Home > Transforms Nodes > Filter Columns > Edit Filter Columns Node > Define Filter Columns Settings
This dialog allows you to create and edit filter columns settings.
There are three kinds of settings:
Data Quality (percent of NULL
s, percent of values that are unique, and percent of constants)
Attribute Importance (build Attribute Importance model to identify important attributes); off by default
Sampling (default size for random sample for calculating statistics)
You can specify the following data quality criteria:
% Nulls less than or equal indicates the largest acceptable percent of NULL
values in a column of the data source. The default value is 95%. You may want to ignore columns that have a larger percent NULL
values.
% Unique less than or equal indicates the largest acceptable percent of values that are unique a column of the data source.
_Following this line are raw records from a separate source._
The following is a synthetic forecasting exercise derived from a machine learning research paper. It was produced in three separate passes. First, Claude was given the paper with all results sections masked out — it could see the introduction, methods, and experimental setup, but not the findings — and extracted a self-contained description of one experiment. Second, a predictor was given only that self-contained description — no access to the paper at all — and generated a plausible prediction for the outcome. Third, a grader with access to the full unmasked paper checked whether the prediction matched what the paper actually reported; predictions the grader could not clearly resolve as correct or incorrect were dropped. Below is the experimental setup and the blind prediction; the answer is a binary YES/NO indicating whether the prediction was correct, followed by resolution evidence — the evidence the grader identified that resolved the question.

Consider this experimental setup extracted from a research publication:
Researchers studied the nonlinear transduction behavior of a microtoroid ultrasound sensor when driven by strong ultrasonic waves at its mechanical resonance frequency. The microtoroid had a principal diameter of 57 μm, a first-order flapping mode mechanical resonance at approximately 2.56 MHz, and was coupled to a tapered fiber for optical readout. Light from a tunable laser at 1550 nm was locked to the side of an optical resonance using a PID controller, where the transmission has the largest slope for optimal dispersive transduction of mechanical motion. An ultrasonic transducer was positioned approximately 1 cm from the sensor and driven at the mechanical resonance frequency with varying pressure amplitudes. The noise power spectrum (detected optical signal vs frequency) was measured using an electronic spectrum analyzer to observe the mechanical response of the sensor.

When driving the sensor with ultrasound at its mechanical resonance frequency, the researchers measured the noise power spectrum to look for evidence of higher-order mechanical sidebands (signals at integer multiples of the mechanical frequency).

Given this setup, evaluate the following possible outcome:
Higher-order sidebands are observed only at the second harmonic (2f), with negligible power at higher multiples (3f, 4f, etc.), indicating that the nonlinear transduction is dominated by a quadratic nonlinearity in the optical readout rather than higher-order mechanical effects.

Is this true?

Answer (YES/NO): NO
The default value is 95%. If a column contains many unique values, it may not contain useful information for model building.
% Constant less than or equal indicates the largest acceptable percent of constant values in a column of the data source. If almost all the values in a column are the same, the column may not be useful for model building.
The filter columns by default uses a sample to determine data quality and attribute importance. The default is to use a Sample Size of 2,000 records. You can turn off sampling, that is use all of the data, or increase the sample size.
The default values for Data Quality and Sampling are specified in preferences; see Filter Columns for details. You can change the default.
By default, Filter Columns does not calculate Attribute Importance. See Attribute Importance for directions on how to find important attributes.